“Marange is fully compliant and we will resist any attempts to have any special monitoring mechanism for Zimbabwe which is outside the Kimberley Process guidelines,” Mpofu said in an interview today in Kinshasa.
The process was started in 2003 to monitor the trade in so- called “blood diamonds” that funds conflicts. In 2009, restrictions were placed on the export of gems from the Marange field, which is near Zimbabwe’s border with Mozambique, after a review mission found human-rights violations and smuggling at the site. In 2008, more than 200 people were killed when Zimbabwean security forces took over the concessions, according to a report by New York-based advocacy group Human Rights Watch.
Zimbabwe was the world’s ninth-largest producer of diamonds in 2009, producing $20.4 million from 1 billion carats, according to the most recent data from the Kimberley Process website. Production from the Marange diamond fields is about 1 million carats a month, Chaim Evan-Zohar, president of industry consultant Tacy Ltd., said in February, citing government information.
The fields are run by Mbada Mines (Private) Ltd. and Canadile Miners (Private) Ltd. in ventures with the state-owned Zimbabwe Mining Development Corp. The southern African nation will choose a company to further survey the Marange area for diamonds and other minerals “anytime now,” Mpofu said.
On March 19, Kimberley Process Chairman Mathieu Yamba said Zimbabwe could begin shipping gems from Marange “with immediate effect.” The decision was questioned by other members including Canada, the U.K., and the U.S., who called for a consensus agreement before shipments resumed.
Those countries are politicizing the Kimberley Process, said Mpofu, referring to U.S. and European Union sanctions against Zimbabwe President Robert Mugabe and senior members of his political party.

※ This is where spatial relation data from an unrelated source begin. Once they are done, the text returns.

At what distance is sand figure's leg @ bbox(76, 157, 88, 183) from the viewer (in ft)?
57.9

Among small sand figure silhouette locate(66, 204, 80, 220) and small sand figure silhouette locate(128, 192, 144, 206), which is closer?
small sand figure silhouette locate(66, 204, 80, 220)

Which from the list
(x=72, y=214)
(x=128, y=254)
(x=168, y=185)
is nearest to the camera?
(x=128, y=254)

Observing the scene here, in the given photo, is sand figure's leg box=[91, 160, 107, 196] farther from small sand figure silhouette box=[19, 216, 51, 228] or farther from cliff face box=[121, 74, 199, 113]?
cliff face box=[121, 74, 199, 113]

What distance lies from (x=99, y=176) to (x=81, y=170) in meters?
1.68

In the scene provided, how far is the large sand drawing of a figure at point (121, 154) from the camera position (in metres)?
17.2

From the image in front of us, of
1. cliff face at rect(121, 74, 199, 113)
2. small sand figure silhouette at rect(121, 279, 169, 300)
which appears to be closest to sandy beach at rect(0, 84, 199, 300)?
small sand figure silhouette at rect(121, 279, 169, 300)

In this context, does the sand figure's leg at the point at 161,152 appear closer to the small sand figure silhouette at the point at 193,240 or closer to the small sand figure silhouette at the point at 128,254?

“This isn’t about the U.S. versus Zimbabwe, this isn’t about any other country versus Zimbabwe,” said Daniel Baer, the U.S. deputy assistant secretary for democracy, human rights and labor. “This is about a problem that was assessed and trying to figure out a way to move forward so that progress can continue,” he said in an interview in Kinshasa.
Points of Conflict
Who should monitor Marange’s exports and how it should be done remain the main points of conflict, Eli Izhakoff, chairman of the World Diamond Council, said in an interview in Kinshasa, adding that he hopes exports can continue.
Other African producers have been “rallying around Zimbabwe,” said Don Hubert, an independent analyst and professor of public and international relations at the University of Ottawa who attended the meetings with Partnership Africa Canada, one of the body’s civil-society overseers.
“But it seems ludicrous to me that there wouldn’t be at least some kind of monitoring, we have it in every other case in the process where we know there are flagrant problems.”